Kau pergi memunggungiku. Dengan membawa serta kegundahan satu lemari. Berisi banyak hal. Mulai dari lupaku menyebutmu permata hati, hingga alpaku memanggilmu duhai dinda pencuri mimpi.
aku melihat punggungmu pergi. Seolah melihat matahari memasuki atmosfer pekat. Hilang lamat-lamat. Sebenarnya aku tercekat. Tapi aku tipe penjahat yang tak akan mengakui merampok rumah salah alamat.
bersamaan dengan itu, hujan memecah tubuhnya menjadi beberapa bagian. Pada yang menjadi deras, aku lantas menjadi begitu was-was, ketakutan akan banjir yang membuat cemas. Pada yang menjadi gerimis, hatiku teriris, suaranya begitu ritmis dan sedikit mistis.

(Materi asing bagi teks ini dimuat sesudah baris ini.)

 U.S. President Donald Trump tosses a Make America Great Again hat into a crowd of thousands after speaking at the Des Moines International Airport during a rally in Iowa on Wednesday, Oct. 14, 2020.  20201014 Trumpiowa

ini sebenarnya tengah malam. Tapi pagi kepagian datang. Aku seolah melihat embun mulai membantuk sarang. Aku menipu diriku sendiri. Aku tahu itu adalah sisa hujan di dedaunan yang tersoroti cahaya lampu. Berkilau gagu.
kendaraan masih lalu-lalang. Maklum saja ini kota yang tak pernah tidur. kehilangan pembaringannya. Setelah hening kemarin dulu dimakamkan. Untuk kali kesekian.
aku tak melihat punggungmu lagi. Tapi aku melihat cercah senyum yang pecah dari sudut mulutmu yang basah. Rupanya kau telah kembali. Secepat itu lagi.